--- begin Material for this task ---
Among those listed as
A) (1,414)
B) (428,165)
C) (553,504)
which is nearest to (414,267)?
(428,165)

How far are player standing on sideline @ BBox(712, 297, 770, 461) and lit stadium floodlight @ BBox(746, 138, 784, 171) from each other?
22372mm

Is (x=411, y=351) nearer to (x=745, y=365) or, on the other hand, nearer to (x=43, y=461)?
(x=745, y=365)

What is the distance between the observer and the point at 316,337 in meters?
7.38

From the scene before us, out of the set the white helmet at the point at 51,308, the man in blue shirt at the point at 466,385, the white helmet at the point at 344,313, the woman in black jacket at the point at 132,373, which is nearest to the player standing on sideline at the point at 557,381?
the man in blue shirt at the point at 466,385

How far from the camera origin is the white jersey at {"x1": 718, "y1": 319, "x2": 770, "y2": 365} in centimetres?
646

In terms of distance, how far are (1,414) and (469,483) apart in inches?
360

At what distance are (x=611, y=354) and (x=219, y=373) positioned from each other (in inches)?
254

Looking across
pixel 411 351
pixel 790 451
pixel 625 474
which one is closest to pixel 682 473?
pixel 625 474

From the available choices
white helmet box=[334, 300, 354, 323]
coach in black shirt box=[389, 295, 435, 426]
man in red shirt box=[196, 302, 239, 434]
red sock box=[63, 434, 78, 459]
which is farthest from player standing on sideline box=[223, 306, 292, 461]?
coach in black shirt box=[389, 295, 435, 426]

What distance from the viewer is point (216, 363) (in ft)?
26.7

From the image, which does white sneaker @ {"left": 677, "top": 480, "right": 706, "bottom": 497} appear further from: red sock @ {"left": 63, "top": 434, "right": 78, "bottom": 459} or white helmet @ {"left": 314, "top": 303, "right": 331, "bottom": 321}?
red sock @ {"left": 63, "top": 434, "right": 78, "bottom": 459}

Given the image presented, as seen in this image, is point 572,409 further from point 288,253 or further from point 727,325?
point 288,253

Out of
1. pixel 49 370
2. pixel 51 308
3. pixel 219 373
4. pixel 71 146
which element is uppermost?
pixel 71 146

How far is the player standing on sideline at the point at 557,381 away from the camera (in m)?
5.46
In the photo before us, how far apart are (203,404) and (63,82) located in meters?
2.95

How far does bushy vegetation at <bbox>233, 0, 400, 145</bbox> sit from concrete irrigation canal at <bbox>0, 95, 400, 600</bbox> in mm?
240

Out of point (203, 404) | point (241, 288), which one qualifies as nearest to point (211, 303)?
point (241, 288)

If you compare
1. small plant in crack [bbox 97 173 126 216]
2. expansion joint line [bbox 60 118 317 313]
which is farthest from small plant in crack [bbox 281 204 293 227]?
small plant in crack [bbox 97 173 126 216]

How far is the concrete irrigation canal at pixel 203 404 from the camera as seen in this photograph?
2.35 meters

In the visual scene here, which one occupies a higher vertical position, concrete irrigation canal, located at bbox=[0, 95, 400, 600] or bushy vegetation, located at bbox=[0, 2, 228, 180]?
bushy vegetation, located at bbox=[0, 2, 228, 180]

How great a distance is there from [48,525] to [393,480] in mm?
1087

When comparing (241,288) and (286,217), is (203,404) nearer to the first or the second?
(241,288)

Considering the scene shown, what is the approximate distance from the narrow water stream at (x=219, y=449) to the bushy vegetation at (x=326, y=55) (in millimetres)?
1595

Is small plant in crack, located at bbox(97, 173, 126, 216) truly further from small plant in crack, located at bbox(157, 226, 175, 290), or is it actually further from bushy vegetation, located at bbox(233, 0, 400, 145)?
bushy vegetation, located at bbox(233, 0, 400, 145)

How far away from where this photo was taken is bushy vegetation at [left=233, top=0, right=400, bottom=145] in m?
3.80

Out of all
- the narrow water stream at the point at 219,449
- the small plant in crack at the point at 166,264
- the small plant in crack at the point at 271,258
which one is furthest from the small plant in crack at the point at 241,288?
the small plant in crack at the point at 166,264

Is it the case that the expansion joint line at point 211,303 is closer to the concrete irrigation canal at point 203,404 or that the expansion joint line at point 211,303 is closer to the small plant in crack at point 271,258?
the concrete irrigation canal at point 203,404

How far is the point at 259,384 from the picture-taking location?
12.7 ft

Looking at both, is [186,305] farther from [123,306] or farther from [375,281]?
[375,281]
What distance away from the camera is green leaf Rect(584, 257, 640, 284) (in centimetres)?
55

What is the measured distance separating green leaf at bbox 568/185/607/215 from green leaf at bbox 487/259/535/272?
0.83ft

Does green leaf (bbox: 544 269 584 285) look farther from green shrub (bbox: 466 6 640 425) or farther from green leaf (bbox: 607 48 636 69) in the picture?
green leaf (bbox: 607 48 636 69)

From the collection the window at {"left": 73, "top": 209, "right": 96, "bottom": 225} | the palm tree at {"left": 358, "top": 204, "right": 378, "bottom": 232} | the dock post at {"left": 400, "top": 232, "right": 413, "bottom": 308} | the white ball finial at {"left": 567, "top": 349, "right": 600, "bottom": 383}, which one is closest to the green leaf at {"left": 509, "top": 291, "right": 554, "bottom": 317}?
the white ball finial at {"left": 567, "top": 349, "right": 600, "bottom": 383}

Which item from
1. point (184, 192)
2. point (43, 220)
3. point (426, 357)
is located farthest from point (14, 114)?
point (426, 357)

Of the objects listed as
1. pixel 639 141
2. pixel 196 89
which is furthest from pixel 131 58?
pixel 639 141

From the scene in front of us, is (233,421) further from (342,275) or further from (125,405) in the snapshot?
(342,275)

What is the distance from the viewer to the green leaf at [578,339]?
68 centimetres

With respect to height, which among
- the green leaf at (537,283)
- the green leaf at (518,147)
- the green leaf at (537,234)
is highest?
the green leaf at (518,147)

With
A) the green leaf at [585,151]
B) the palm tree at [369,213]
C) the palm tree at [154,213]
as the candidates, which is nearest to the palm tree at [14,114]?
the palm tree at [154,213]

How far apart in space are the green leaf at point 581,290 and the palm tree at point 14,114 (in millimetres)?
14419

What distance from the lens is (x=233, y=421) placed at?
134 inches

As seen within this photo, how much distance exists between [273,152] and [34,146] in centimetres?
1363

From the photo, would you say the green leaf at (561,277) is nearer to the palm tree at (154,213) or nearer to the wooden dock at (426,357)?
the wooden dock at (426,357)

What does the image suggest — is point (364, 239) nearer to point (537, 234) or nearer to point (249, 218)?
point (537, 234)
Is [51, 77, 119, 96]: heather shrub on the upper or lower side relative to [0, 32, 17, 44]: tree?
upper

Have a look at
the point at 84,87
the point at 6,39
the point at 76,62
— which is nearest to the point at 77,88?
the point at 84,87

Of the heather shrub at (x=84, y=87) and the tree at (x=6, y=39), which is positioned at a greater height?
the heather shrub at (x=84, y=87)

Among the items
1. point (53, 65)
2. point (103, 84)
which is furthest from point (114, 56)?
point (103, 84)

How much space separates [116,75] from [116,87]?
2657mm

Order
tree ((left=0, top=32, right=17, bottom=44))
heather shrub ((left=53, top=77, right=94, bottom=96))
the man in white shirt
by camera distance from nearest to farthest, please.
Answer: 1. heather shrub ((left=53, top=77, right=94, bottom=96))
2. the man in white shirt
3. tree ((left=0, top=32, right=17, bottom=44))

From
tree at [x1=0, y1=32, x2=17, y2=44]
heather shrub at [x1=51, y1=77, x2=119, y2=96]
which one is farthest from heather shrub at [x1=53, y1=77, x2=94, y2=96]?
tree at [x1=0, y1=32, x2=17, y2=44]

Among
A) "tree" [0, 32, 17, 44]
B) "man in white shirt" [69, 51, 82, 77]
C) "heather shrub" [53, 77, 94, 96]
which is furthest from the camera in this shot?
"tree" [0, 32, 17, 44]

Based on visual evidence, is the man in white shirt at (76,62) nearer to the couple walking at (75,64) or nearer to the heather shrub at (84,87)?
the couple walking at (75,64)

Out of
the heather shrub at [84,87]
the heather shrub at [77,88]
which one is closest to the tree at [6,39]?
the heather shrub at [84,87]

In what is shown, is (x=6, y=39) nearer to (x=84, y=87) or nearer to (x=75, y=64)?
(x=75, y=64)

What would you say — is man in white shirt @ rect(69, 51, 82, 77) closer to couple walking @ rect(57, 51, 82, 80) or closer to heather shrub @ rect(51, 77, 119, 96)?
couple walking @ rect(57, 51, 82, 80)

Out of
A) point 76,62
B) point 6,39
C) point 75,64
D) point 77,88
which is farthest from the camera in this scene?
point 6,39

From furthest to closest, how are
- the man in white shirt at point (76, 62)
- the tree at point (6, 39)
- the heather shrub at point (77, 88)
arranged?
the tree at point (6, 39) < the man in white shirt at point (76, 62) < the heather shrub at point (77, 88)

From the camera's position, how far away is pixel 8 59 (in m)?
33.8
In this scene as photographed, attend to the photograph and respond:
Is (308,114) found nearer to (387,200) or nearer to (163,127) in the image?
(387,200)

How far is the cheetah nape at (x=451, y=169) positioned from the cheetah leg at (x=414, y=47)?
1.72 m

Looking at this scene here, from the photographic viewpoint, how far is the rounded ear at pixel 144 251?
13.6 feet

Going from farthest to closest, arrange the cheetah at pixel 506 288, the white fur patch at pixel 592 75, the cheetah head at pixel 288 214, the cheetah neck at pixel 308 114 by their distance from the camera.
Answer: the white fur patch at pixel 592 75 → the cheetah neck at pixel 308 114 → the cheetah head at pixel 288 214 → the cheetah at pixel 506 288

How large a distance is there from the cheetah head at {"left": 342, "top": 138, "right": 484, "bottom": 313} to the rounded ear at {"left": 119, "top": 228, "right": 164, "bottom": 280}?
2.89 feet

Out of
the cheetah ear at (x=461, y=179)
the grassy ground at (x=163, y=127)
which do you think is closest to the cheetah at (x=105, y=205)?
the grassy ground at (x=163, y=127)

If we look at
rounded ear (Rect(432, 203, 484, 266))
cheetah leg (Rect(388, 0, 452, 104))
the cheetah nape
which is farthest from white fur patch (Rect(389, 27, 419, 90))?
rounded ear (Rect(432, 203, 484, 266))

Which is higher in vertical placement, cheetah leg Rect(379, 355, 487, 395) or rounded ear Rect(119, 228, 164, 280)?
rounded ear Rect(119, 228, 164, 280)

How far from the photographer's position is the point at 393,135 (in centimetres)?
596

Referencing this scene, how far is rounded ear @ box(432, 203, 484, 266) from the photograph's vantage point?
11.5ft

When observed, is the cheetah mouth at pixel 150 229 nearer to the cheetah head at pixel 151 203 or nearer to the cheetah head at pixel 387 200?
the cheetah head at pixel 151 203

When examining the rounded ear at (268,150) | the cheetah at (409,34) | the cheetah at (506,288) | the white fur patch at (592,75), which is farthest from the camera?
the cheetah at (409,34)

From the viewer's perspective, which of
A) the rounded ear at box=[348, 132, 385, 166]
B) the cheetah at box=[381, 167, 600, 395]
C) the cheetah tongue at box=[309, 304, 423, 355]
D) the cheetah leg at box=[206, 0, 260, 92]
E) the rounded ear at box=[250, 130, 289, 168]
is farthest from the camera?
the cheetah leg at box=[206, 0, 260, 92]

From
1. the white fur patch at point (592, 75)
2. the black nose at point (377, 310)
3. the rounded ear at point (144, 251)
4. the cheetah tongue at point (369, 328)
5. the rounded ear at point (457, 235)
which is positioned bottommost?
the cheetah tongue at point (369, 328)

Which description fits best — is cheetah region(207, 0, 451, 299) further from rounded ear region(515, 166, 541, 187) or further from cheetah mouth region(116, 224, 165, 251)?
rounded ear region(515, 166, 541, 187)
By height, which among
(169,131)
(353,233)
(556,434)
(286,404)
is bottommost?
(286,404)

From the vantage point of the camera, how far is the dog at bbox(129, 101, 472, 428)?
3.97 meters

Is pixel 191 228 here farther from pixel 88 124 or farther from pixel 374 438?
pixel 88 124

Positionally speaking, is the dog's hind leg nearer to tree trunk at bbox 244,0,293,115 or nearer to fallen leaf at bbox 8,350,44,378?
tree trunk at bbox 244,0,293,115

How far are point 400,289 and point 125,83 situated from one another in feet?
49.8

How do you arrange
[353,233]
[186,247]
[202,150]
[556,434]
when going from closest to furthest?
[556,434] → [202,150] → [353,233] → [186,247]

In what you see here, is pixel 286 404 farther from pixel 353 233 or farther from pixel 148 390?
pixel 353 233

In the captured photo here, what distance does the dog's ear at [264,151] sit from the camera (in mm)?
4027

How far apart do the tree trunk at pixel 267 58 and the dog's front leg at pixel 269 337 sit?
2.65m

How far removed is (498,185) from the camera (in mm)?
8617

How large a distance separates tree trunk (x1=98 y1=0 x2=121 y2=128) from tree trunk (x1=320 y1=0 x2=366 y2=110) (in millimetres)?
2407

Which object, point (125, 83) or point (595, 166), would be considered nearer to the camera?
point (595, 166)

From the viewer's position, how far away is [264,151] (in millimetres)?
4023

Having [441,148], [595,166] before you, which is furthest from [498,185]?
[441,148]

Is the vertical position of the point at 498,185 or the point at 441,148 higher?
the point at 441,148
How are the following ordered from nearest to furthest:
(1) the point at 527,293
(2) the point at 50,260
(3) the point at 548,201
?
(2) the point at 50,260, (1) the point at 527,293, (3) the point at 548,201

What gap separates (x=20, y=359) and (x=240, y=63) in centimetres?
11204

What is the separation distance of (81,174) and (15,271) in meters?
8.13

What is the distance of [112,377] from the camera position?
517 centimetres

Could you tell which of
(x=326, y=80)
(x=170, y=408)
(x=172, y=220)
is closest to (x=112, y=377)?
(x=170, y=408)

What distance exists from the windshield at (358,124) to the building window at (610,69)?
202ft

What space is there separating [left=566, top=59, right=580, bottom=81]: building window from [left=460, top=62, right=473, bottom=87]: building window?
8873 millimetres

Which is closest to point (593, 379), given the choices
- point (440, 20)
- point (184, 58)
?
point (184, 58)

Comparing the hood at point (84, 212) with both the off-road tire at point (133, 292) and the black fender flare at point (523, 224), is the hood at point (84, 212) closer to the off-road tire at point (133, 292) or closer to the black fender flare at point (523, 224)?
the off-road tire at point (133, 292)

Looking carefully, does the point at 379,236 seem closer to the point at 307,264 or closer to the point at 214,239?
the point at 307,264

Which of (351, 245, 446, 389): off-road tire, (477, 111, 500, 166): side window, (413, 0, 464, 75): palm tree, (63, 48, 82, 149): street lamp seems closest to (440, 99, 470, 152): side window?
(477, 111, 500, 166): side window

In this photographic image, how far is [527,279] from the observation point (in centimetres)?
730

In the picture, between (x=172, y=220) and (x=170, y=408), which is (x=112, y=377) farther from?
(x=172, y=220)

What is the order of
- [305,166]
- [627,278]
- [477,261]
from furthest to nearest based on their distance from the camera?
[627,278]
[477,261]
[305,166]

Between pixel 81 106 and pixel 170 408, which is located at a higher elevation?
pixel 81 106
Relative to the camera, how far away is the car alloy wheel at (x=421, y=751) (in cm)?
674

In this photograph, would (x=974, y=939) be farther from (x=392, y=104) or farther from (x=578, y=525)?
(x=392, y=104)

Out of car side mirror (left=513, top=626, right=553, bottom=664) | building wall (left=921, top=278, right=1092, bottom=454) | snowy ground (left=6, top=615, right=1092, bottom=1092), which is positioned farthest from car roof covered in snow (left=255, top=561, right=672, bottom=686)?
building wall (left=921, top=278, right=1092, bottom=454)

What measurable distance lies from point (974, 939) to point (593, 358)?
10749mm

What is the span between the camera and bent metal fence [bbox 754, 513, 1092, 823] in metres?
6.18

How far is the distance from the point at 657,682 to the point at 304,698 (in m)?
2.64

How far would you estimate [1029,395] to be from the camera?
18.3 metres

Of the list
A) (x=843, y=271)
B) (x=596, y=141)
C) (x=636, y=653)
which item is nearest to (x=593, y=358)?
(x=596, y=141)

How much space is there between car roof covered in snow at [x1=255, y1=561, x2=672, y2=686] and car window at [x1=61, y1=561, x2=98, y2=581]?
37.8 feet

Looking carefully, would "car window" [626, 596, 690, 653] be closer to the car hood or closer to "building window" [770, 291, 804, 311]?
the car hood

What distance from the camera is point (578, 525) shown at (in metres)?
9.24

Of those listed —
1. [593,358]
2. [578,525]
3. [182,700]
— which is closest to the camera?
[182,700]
--- end Material for this task ---
(Your instructions) Copy out the lines from the one containing "Which object, point" to the one containing "8873 millimetres", both included, with nothing changed.

(Reply to the task)
Which object, point (125, 83) or point (595, 166), would be considered nearer to the camera?
point (595, 166)

From the viewer's position, how far away is [264,151] (in millimetres)?
4023

Having [441,148], [595,166] before you, which is furthest from [498,185]?
[441,148]

Is the vertical position of the point at 498,185 or the point at 441,148 higher?
the point at 441,148
How are the following ordered from nearest to furthest:
(1) the point at 527,293
(2) the point at 50,260
(3) the point at 548,201
?
(2) the point at 50,260, (1) the point at 527,293, (3) the point at 548,201

What gap separates (x=20, y=359) and (x=240, y=63) in centimetres?
11204

What is the separation distance of (81,174) and (15,271) in meters?
8.13

What is the distance of [112,377] from the camera position?
517 centimetres

Could you tell which of
(x=326, y=80)
(x=170, y=408)
(x=172, y=220)
is closest to (x=112, y=377)?
(x=170, y=408)

What distance exists from the windshield at (358,124) to the building window at (610,69)?
202ft

What space is there separating [left=566, top=59, right=580, bottom=81]: building window from [left=460, top=62, right=473, bottom=87]: building window?
8873 millimetres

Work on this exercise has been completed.